A MASCARILLA.) ¿Qué es esto? ¿Quién va a pagar a los violines?
MASCARILLA.-
Preguntad al señor vizconde.
MAROTTE.- (A
JODELET.) ¿Quién le dará el dinero?
JODELET.- Preguntad
al señor marqués.
Escena XVIII
GORGIBUS, MADELÓN, CATHOS, JODELET, MASCARILLA y
MAROTTE.
GORGIBUS.-
(Entrando.) ¡Ah bribones, en buen apuro nos ponéis por lo que veo! Y acabo de
enterarme de lindas cosas, realmente, por esos caballeros que salen.
MADELÓN.- ¡Ah padre
mío, nos han gastado una broma sangrienta!
GORGIBUS.- ¡Sí; es
una broma sangrienta, resultado de vuestra impertinencia, infames! Les ha
ofendido el trato que les habéis dado, y sin embargo, desdichado de mí, tengo
que tragarme la afrenta.
MADELÓN.- Juro que
tomaremos venganza de ello o que moriré en el intento. Y vosotros, bergantes,
¿osáis permanecer aquí después de vuestra insolencia?
MASCARILLA.- ¡Tratar
de este modo a un marqués!

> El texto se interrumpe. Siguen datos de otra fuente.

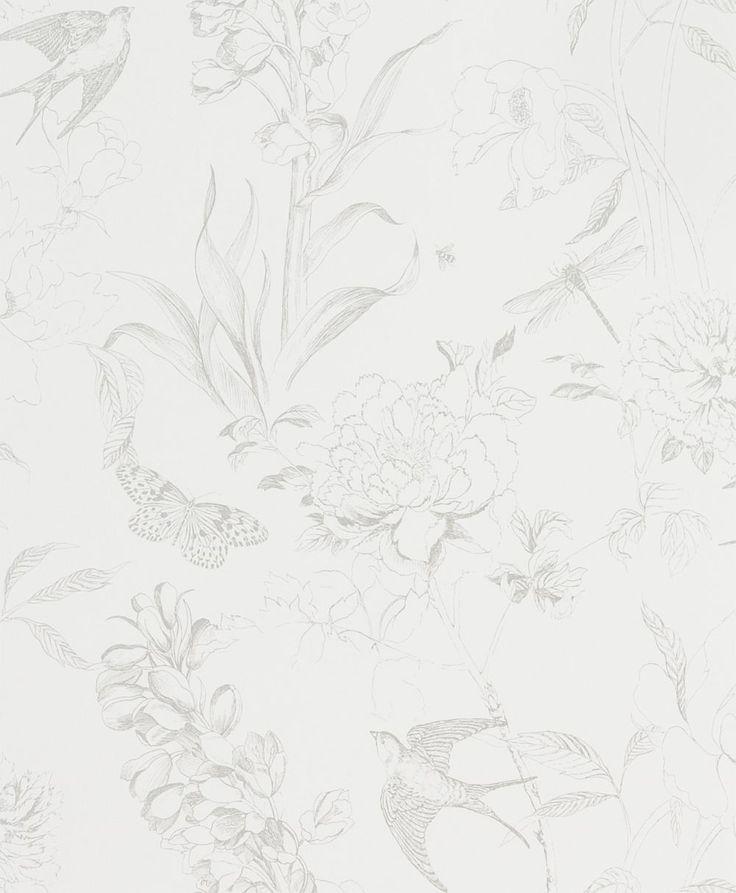 Designers Guild Sibylla Silver Wallpaper main image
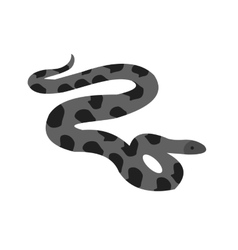 Pet snake vector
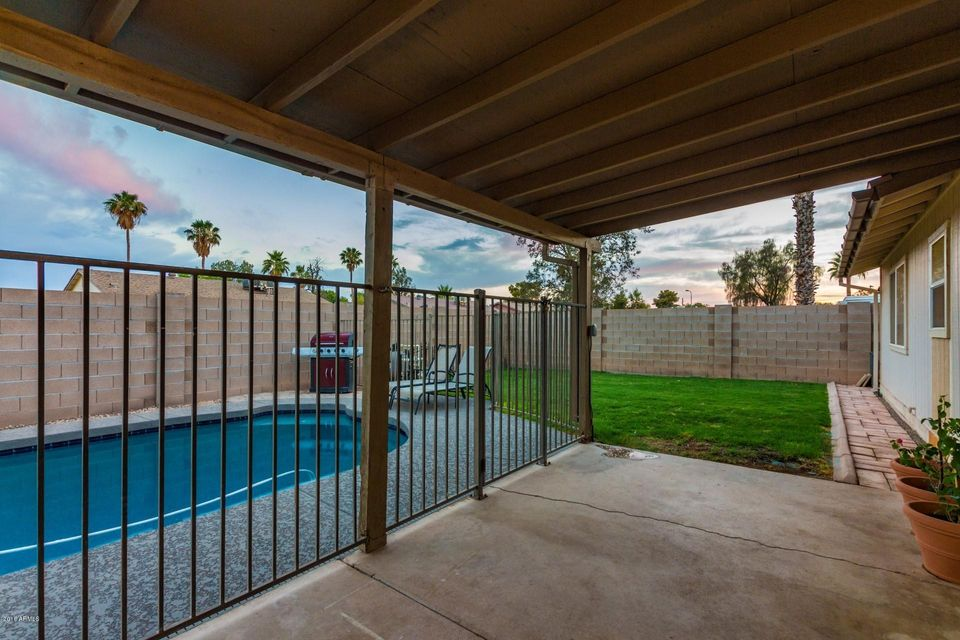 MLS 5780269 1819 W CHEYENNE Drive, Chandler, AZ Chandler AZ Golf Private Pool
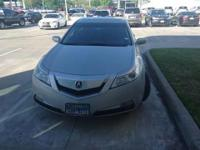 We are excited to offer this 2009 Acura TL. This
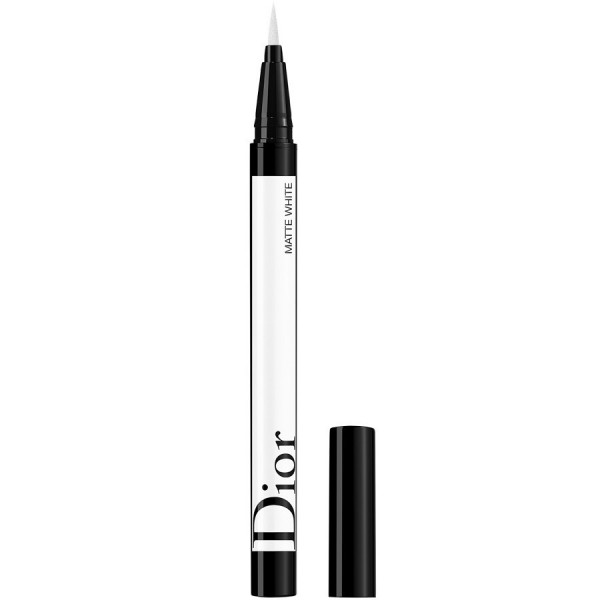 DIOR DIORSHOW ON STAGE LINER EYE-LINER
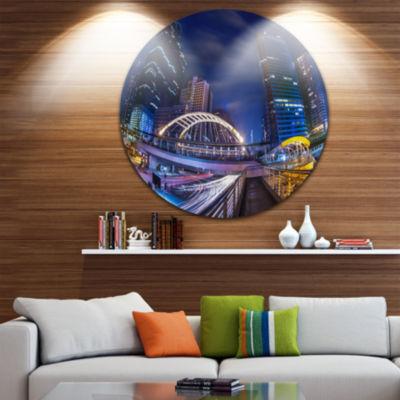 Design Art Bridge Cityscape Disc Photography Circle Metal Wall Art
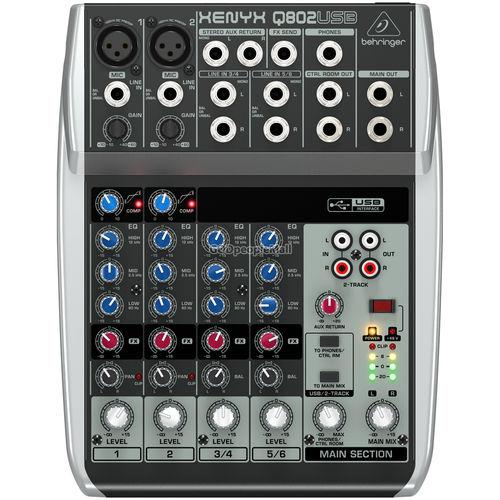 베링거 XENYX Q802USB 아날로그 믹서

Así es el mundo: la menor desgracia hace que nos
desprecien aquellos que nos querían. Vamos, camarada; vamos a buscar fortuna a
otra parte; bien veo que aquí no se ama más que la vana apariencia, y que no se
considera nada a la virtud totalmente desnuda.
Escena XIX
GORGIBUS, MADELÓN, CATHOS y MAROTTE.
MAROTTE.- Señor, los
violines pretenden cobrar por su trabajo.
GORGIBUS.- (Yendo
hacia MAROTTE.) Sí, sí. Voy a pagarles, y aquí tenéis la moneda con que quiero
hacerlo.
(MAROTTE se va corriendo.)
Y vosotras, tunantas, no sé qué me detiene para no
trataros de igual modo; vamos a servir de mofa y de irrisión a todo el mundo.
Esto es lo que habéis conseguido con vuestras extravagancias. Id a esconderos,
miserables; id a esconderos para siempre.
(MADELÓN y CATHOS salen corriendo.)
Y vosotros, causantes de su locura, necios
desatinos, perniciosas diversiones de los espíritus ociosos, novelas, versos,
canciones y sonetos, ¡así se os lleven todos los diablos!